Stone, surreptitiously, was checking his watch.
“Do I have your full attention, gentlemen?”
Stone and Bleeker glanced at each other like guilty children.
“I’m sure you’re just doing your job, Natalie,” Bleeker said languidly, “and we’re glad you’re running the site selection committee—”
“I’m not running it. I’m just on it.”
“Whatever. But we’d have a year en route to Mars with nothing much else to do but study this stuff. Can’t this wait until then?” As usual, Bleeker sounded calm, rational, reasonable, colorless.
A year? Yes, but I won’t be there to hold your hands, or make you think. I’ll be light-minutes away…
And this guy was likely to be designated the Ares mission specialist. My God.
Phil Stone waved Bleeker quiet. “Go on, Natalie. We’re committed to the science. You’ve got us.”
“All right. Now,” she plowed on, “the probes have shown us that in the case of Mars we have two main types of landscape. The yellow stuff in the south is heavily cratered, and looks ancient. And this pink stuff, to the north, is made up of smooth, young plains. The planet bulges out below the equator; most of the south is above the mean altitude, and most of the north is below.”
“You say ‘ancient’ and ‘young,’ ” Stone said. “Meaning?”
“ ‘Young’ is maybe h
alf a billion years old.
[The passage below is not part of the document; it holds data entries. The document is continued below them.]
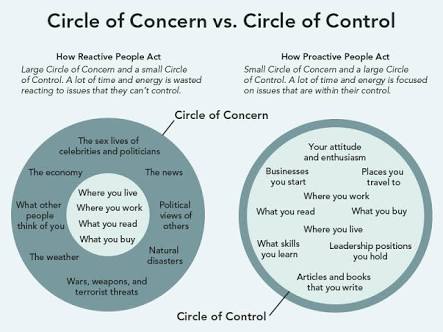 Circle of Concern vs. Circle of Control

How Reactive People Act
Large Circle of Concern and a small Circle of Control. A lot of time and energy is wasted reacting to issues that they can't control.

How Proactive People Act
Small Circle of Concern and a large Circle of Control. A lot of time and energy is focused on issues that are within their control.

Circle of Concern

The sex lives of celebrities and politicians
The economy
The news
What other people think of you
Political views of others
The weather
Natural disasters
Wars, weapons, and terrorist threats
Where you live
Where you work
What you read
What you buy

Your attitude and enthusiasm
Businesses you start
Places you travel to
Where you work
What you read
What you buy
Where you live
What skills you learn
Leadership positions you hold
Articles and books that you write

Circle of Control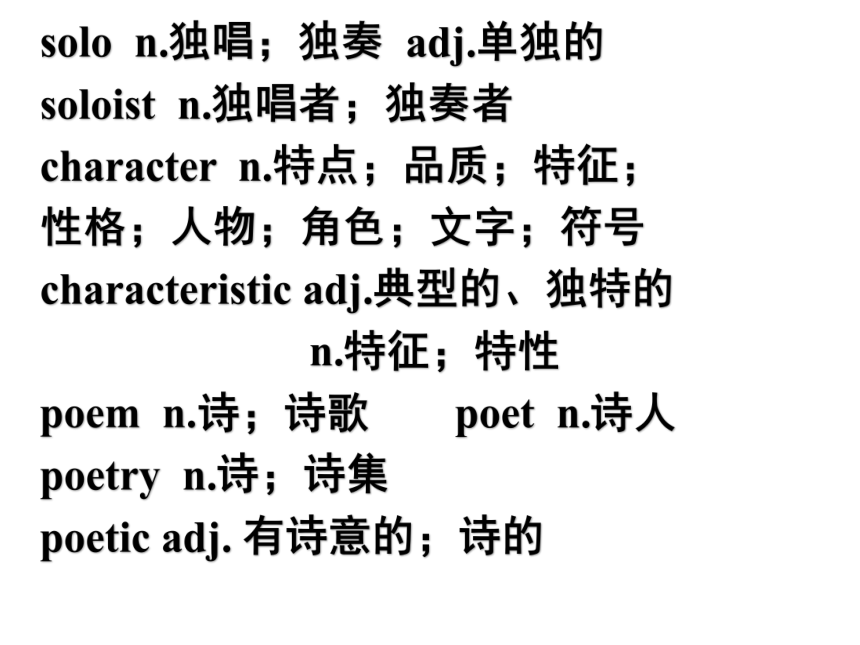 solo n.独唱；独奏 adj.单独的
soloist n.独唱者；独奏者
character n.特点；品质；特征；性格；人物；角色；文字；符号
characteristic adj.典型的、独特的
n.特征；特性
poem n.诗；诗歌 poet n.诗人
poetry n.诗；诗集
poetic adj. 有诗意的；诗的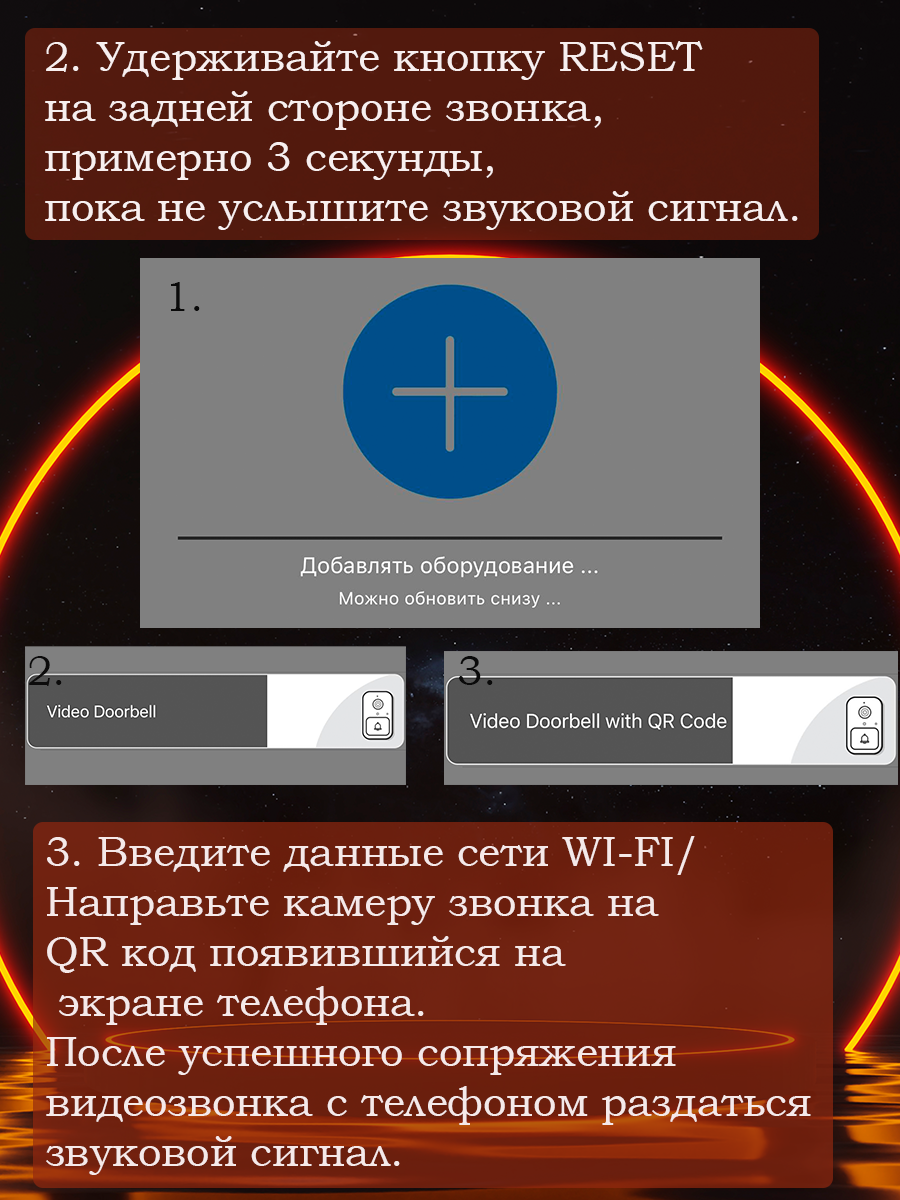 2. Удерживайте кнопку RESET
на задней стороне звонка,
примерно 3 секунды,
пока не услышите звуковой сигнал.

1.

Добавлять оборудование ...

Можно обновить снизу ...

2.

Video Doorbell

3.

Video Doorbell with QR Code

3. Введите данные сети WI-FI/
Направьте камеру звонка на
QR код появившийся на
экране телефона.
После успешного сопряжения
видеозвонка с телефоном раздаться
звуковой сигнал.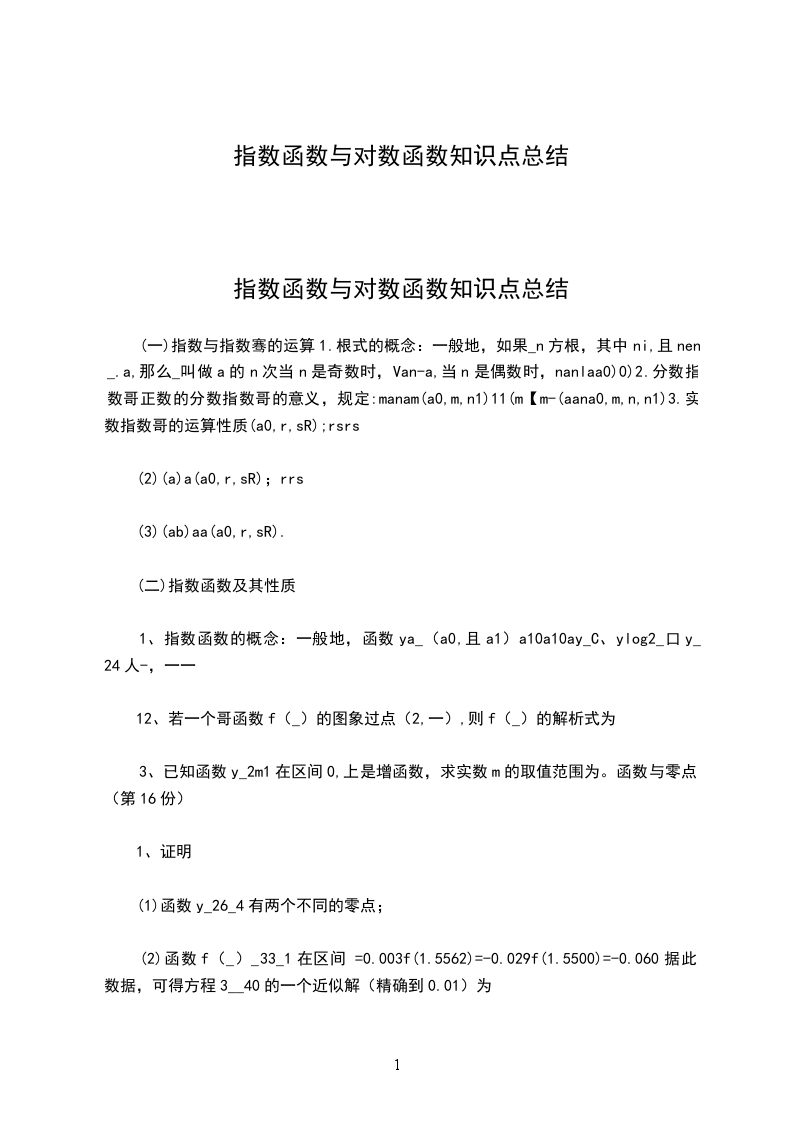 指数函数与对数函数知识点总结

指数函数与对数函数知识点总结

(一)指数与指数骞的运算1.根式的概念：一般地，如果_n方根，其中ni,且nen_.a,那么_叫做a的n次当n是奇数时，Van-a,当n是偶数时，nanlaa0)0)2.分数指数哥正数的分数指数哥的意义，规定:manam(a0,m,n1)11(m【m-(aana0,m,n,n1)3.实数指数哥的运算性质(a0,r,sR);rsrs

(2)(a)a(a0,r,sR)；rrs

(3)(ab)aa(a0,r,sR).

(二)指数函数及其性质

1、指数函数的概念：一般地，函数ya_（a0,且a1）a10a10ay_C、ylog2_口y_24人-，一一

12、若一个哥函数f（_）的图象过点（2,一）,则f（_）的解析式为

3、已知函数y_2m1在区间0,上是增函数，求实数m的取值范围为。函数与零点（第16份）

1、证明

(1)函数y_26_4有两个不同的零点；

(2)函数f（_）_33_1在区间 =0.003f(1.5562)=-0.029f(1.5500)=-0.060据此数据，可得方程3__40的一个近似解（精确到0.01）为

1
The plains are volcanic — frozen lava fields. And the ancient cratered stuff is three to four billion years old. That’s almost as old as the planet itself…”
Bleeker said, “So let’s get back to the flags. I guess those seven Hammer and Sickles are the sites the Soviets have identified as prime interest.”
“Yes. You can see—”
“So screw that,” Stone said easily. “Let’s look at the good old American selections. Those two white stripes at the top and bottom of your chart — I guess we’re looking at the polar caps.”
“Yeah.”
“I see no flags up there.”
“No. We have to rule out high latitudes for the first mission.” Spacecraft arriving from Earth would naturally settle into a parking orbit around Mars with not much inclination to the equator; changing the orbit to reach the poles would take a lot of extra energy. “But it’s a shame; the poles are interesting.”
“What are the caps? Water ice?”
“Maybe. The orbit of Mars is more elliptical than Earth’s. And that distorts the seasons. In the south you get a short, hot summer, but a long, cool winter. And the makeup of the caps seems to differ as well. We think the cap in the north is water ice, yes. But the southern cap is probably carbon dioxide — dry ice.
“There are a lot of puzzles about the poles.” She walked across the room to a blowup photograph; it showed a thick band of layering in brownish terrain.
“What the hell’s that?” Bleeker asked. “It looks like melted chocolate.”
“These are bands of thick-layered deposits, thirty or forty feet thick, that surround the poles for hundreds of miles; they are made up of dust and ice, mixed up, laid down by the Martian winds. The bands tell us that the deposition process must vary, over the years. Or the millennia, anyhow. But what caused the variation? We’ve got three possible mechanisms. First, maybe the eccentricity of Mars’s orbit changes.”